Cet article plonge profondément dans la science derrière ce phénomène, explorant les raisons évolutionnistes, cognitives et sociales pour lesquelles les tours d’ivoire du monde académique et les laboratoires de recherche du monde sont des endroits écrasantement séculiers.

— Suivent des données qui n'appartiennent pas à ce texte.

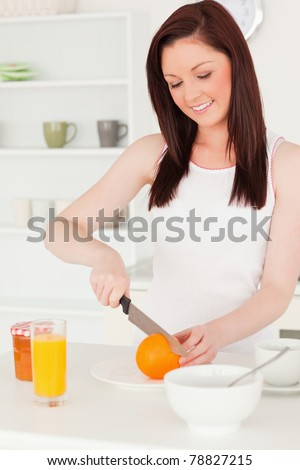 Young attractive red-haired woman cutting an orange in the kitchen in her apartment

Les Données : Un Siècle de Scepticisme
La relation n’est pas nouvelle. En 1928, le psychologue Howells a étudié 461 étudiants et a constaté que ceux avec des scores d’intelligence plus faibles étaient beaucoup plus susceptibles d’adopter des visions religieuses conservatrices. En 1958, Argyle rapportait que « les étudiants intelligents sont beaucoup moins susceptibles d’accepter des croyances orthodoxes ».
La méta-analyse de Zuckerman en 2013 a confirmé que ce n’était pas simplement une bizarrerie d’une génération spécifique.
- L’Enfance : Même dans la petite enfance, les enfants avec des QI plus élevés sont plus susceptibles de remettre en question les dogmes religieux.
- L’Âge Adulte : Le fossé s’élargit à l’âge adulte, particulièrement parmi la population « douée » (QI > 130).
- La Vieillesse : Bien que beaucoup supposent que les gens « trouvent Dieu » en approchant de la mort, les seniors très intelligents restent statistiquement plus susceptibles d’être athées ou agnostiques.
Explication 1 : L’Hypothèse d’Interaction Savane-QI
L’explication la plus radicale vient du psychologue évolutionniste Satoshi Kanazawa.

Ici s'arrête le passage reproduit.